Significantly, our studies show two divergent effects on telomere length in the presence of the optogenetic construct pairs in HeLa cells. We observe slight shortening of telomeres in TCON and ECON producing cells in the absence of blue light treatment. This reduction in telomeric length is consistent with previous studies showing overexpression of TRF1 that resulted in a gradual and progressive reduction in telomere length in tumor-cell line HT1080 and such an effect could be nullified using a dominant-negative allele of TRF1 without the telomeric DNA binding myb domain [14]. Analogous findings were reported for TRF2, a telomere binding protein associated with TRF1 [15]. Interestingly, the telomerase activity in both these cell lines remains unchanged and therefore inhibitory effects were attributed to cis-acting negative inhibition of telomere elongation [14].

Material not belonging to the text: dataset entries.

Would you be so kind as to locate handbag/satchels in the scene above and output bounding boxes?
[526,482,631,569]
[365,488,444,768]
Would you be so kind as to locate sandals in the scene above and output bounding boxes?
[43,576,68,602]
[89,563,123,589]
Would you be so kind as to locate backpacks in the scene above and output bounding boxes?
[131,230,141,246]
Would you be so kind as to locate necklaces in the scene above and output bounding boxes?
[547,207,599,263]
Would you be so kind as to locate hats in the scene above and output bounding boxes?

Juxtaposed with the reduction in telomere length is an opposing effect caused by blue light treatment of co-transfected cells, namely the progressive increase in telomere length. Although, the increase in length of telomeres appears to be small (0.9 kb between Gen-1 to Gen-3), the increase is significant (p < 0.05) compared to co-transfected non-illuminated cells where a decrease in telomere length was observed best-possibly due to inhibitory effects from the overexpression of TCON fusion containing TRF1. We find the expression of ECON in co-transfected cells results in global increase in DNA methylation. Despite the global increase in methylation, a parallel expansion in telomere length was not observed in either individually or co-transfected cells lacking light treatment (Figure 4b and Supplementary Figure 8a). Therefore, the increase in telomere length after blue light treatment is likely to be directly related to the optically directed assembly of TCON and ECON at the telomeres and the abundant increase in methylation at subtelomeric regions. Furthermore, we find that the increase in subtelomeric methylation does not have any effect on telomerase activity in these cells. We propose that increased subtelomeric methylation can enhance the accessibility of telomerase to telomeric DNA either directly or indirectly through the regulation of positive and/or negative modulators of telomere length homeostasis.

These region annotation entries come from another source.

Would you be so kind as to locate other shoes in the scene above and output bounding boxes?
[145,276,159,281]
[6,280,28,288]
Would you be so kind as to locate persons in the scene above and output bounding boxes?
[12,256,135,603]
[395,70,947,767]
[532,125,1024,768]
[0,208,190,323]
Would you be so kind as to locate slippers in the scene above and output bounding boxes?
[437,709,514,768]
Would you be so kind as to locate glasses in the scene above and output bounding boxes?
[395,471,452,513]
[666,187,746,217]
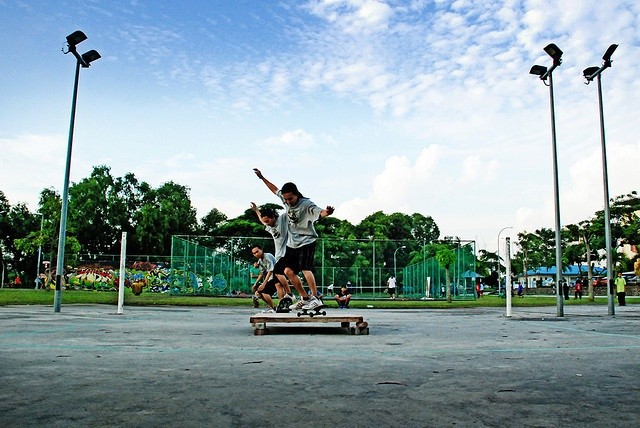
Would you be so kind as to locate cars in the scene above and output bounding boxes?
[600,278,607,286]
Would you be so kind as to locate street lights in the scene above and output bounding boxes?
[34,212,43,289]
[394,246,406,293]
[530,43,563,317]
[54,30,101,311]
[583,44,618,315]
[498,227,513,293]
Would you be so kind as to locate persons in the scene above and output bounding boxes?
[307,285,324,304]
[614,270,627,306]
[582,277,588,287]
[346,280,353,294]
[479,281,484,298]
[475,281,480,298]
[517,282,524,298]
[548,279,556,295]
[250,201,296,301]
[15,275,21,288]
[334,285,352,310]
[327,283,334,297]
[253,167,335,311]
[573,279,583,300]
[250,243,277,313]
[562,279,569,300]
[386,274,398,300]
[249,260,264,309]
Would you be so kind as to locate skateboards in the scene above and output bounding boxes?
[295,304,327,317]
[252,296,259,307]
[276,297,293,312]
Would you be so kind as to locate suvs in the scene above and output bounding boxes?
[592,275,602,287]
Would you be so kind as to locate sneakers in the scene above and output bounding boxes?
[301,294,323,309]
[289,295,310,310]
[284,292,296,301]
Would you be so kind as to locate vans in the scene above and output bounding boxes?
[622,272,637,286]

The application of optogenetic tools to cell biological studies has allowed unprecedented spatiotemporal control in the manipulation of biological networks to extract mechanistic insights on cellular processes. To target specific DNA loci for epigenetic alterations, various DNA interaction domains such as TALE, zinc finger motifs have been integrated into the optogenetic tools [32, 46, 47]. We have expanded the optogenetic tool box by using CIB1-CRY2PHR to co-localize DNMT3A and TRF1 at the subtelomeric sites to alter the epigenetic state to study how epigenetic modulations regulate telomere length. Although the utility of our approach was demonstrated using the methytransferase DNMT3A, the modular design will permit substitution with variety of effectors such as other methyltransferases, demethylases, and histone modification enzymes to selectively manipulate the epigenetic status of chromosomal ends.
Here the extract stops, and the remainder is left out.